Problem details –
Render the lines from the one containing "Which one of" through the one containing "2.28 metres", both included, as a JSON list of strings. Use one string per line and leave out blank lines.

##########

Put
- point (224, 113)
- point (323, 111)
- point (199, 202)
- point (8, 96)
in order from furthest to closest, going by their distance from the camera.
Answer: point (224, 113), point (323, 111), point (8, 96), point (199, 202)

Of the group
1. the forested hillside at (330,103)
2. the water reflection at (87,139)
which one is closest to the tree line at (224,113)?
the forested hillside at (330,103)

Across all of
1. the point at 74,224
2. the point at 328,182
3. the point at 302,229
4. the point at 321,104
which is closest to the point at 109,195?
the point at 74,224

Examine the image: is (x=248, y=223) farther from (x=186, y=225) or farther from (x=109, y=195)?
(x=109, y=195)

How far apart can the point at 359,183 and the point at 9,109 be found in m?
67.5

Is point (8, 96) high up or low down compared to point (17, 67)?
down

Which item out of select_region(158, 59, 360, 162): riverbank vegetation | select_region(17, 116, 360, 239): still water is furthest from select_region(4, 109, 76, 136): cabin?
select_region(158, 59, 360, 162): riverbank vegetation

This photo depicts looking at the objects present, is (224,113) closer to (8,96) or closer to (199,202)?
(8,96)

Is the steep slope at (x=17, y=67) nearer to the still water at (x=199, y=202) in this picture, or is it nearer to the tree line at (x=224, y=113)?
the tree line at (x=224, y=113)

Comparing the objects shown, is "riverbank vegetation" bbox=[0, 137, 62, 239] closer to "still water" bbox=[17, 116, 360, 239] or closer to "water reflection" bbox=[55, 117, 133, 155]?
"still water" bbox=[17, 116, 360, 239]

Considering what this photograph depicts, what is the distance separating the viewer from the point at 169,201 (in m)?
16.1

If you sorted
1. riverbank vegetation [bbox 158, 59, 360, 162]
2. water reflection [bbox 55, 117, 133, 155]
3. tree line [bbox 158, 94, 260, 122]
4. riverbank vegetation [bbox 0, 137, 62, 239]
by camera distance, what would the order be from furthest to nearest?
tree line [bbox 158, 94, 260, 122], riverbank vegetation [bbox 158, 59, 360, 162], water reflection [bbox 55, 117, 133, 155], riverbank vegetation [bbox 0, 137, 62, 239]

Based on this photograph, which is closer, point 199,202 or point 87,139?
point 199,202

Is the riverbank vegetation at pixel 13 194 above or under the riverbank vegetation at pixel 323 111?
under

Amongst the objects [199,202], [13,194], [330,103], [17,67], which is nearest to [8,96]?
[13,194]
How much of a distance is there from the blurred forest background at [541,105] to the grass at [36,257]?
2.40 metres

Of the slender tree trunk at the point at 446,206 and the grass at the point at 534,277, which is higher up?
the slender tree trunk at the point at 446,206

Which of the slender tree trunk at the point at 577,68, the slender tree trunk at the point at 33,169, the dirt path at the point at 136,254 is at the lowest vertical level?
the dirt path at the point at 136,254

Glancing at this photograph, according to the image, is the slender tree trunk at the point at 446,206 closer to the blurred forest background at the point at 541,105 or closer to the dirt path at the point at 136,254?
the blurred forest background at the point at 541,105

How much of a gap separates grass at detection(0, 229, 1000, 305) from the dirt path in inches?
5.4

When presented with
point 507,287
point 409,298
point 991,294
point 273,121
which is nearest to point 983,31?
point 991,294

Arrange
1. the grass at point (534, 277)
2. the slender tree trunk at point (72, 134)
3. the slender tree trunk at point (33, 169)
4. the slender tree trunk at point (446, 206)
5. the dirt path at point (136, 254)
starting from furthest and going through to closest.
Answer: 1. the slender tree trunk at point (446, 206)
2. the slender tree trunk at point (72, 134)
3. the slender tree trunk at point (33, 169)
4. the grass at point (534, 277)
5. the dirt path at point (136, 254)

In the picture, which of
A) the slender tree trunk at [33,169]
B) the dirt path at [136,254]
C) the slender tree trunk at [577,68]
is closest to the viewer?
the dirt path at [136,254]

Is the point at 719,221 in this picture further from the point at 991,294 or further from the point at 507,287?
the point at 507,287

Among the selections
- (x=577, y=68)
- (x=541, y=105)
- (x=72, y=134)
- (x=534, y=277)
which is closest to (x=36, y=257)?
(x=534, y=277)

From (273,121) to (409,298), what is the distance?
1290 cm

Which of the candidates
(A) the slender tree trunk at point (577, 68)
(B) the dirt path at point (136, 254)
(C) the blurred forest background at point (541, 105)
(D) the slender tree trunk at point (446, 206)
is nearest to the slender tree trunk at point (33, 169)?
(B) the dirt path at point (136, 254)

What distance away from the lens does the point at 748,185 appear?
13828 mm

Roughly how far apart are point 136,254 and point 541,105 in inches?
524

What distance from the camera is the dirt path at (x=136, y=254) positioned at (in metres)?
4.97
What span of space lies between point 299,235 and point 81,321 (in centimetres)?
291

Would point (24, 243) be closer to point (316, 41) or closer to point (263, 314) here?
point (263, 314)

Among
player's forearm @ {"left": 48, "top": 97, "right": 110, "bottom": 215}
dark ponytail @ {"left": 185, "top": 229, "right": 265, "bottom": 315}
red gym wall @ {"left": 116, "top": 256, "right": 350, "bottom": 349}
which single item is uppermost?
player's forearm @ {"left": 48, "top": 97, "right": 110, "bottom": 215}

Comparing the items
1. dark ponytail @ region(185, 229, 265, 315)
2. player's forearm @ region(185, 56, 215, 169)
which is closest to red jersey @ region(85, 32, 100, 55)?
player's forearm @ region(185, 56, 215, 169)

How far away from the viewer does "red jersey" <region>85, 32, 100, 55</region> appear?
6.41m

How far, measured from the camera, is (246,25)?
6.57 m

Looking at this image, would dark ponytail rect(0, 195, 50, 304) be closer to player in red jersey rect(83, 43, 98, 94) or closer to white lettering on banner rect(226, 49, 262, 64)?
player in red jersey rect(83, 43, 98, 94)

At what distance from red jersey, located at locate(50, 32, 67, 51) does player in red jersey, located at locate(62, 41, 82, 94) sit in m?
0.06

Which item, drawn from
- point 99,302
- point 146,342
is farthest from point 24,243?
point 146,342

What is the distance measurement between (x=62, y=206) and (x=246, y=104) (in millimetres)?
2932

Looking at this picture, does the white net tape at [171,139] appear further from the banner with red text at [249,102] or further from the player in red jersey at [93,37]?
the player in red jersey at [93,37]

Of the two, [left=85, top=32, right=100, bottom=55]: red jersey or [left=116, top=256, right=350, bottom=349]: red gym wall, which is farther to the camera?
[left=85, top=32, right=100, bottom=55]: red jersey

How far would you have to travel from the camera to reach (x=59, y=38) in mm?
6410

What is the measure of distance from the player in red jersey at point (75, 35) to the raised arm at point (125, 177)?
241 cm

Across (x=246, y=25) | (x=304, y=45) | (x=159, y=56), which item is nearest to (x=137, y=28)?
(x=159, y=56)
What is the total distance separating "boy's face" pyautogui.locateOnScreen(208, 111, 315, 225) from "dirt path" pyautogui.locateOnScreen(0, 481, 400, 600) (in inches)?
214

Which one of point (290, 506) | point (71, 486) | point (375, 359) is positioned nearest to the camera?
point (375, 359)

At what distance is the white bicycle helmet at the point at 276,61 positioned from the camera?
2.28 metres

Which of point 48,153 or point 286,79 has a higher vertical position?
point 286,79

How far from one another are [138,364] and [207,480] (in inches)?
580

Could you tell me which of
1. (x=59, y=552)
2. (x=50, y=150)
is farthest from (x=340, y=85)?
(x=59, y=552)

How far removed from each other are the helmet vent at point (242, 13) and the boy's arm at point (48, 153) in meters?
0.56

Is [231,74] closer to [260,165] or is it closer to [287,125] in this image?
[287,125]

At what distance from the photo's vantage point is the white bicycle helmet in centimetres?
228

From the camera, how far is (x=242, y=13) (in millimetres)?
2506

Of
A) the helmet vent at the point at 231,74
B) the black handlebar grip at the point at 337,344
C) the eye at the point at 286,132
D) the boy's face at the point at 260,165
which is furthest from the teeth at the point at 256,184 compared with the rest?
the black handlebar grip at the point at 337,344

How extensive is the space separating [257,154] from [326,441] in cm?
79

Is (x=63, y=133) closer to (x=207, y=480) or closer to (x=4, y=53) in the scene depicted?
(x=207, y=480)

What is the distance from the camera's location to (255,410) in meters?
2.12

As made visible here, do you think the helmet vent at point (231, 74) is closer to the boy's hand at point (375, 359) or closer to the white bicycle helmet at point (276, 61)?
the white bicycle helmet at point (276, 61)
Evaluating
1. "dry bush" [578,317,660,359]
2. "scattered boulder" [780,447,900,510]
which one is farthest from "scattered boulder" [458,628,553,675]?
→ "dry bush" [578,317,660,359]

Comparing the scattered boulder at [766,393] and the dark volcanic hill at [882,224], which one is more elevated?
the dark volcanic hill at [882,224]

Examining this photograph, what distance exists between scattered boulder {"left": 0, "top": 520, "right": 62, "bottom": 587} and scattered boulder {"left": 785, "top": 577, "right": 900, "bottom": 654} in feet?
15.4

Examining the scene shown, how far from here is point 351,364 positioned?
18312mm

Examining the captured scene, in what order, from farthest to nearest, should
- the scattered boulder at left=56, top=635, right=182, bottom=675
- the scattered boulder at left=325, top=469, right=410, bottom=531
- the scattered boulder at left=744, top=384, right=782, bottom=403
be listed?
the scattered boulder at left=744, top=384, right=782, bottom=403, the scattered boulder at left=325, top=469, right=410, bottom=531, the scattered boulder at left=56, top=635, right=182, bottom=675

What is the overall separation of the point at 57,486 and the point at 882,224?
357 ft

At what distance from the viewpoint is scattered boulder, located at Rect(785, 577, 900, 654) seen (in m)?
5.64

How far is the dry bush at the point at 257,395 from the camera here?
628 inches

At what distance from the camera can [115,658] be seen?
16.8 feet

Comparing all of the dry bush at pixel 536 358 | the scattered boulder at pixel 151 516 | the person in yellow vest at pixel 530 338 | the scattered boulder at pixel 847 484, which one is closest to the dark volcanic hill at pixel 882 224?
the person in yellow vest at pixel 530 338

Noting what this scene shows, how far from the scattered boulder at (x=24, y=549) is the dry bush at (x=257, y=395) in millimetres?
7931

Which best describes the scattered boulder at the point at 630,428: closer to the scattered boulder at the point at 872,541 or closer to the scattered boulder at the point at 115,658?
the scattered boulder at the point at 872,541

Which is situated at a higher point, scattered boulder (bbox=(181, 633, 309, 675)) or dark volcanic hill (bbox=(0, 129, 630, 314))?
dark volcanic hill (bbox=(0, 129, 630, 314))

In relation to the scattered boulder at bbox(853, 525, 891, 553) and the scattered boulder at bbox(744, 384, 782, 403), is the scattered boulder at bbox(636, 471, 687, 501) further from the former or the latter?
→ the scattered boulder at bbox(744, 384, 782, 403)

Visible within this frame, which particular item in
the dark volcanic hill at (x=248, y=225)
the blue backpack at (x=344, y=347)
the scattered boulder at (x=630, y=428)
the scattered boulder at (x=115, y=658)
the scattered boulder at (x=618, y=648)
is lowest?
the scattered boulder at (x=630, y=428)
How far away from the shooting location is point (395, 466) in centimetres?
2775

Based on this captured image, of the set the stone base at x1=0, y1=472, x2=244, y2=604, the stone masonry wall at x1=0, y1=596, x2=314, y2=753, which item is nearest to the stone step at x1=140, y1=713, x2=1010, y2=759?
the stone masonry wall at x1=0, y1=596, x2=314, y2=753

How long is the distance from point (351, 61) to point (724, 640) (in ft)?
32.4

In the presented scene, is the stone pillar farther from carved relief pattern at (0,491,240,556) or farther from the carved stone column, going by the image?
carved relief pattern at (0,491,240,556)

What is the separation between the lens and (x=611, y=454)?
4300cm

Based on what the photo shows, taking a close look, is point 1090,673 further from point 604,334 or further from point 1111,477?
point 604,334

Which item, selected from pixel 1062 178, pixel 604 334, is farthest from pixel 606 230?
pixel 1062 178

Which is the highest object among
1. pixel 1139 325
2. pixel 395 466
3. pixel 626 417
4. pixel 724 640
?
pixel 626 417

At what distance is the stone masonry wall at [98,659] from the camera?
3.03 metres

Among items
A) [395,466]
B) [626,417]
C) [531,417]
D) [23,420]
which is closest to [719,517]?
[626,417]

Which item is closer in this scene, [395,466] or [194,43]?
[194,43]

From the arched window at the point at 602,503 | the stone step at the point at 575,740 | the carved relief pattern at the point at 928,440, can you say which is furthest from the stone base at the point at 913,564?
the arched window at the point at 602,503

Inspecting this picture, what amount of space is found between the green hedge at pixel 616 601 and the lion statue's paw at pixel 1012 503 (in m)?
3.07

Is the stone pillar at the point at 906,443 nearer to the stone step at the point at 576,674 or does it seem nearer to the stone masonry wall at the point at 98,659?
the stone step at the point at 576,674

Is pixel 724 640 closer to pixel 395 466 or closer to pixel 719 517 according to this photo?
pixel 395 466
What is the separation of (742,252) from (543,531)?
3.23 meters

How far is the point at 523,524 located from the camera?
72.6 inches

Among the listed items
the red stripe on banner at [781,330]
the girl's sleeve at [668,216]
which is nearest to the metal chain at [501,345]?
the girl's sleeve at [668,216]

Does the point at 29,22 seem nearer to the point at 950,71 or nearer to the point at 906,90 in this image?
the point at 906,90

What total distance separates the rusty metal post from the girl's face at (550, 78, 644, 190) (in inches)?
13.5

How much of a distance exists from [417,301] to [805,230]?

##########

Exercise result –
[
  "Which one of point (290, 506) | point (71, 486) | point (375, 359) is positioned nearest to the camera?",
  "point (375, 359)",
  "At what distance is the white bicycle helmet at the point at 276,61 positioned from the camera?",
  "2.28 metres"
]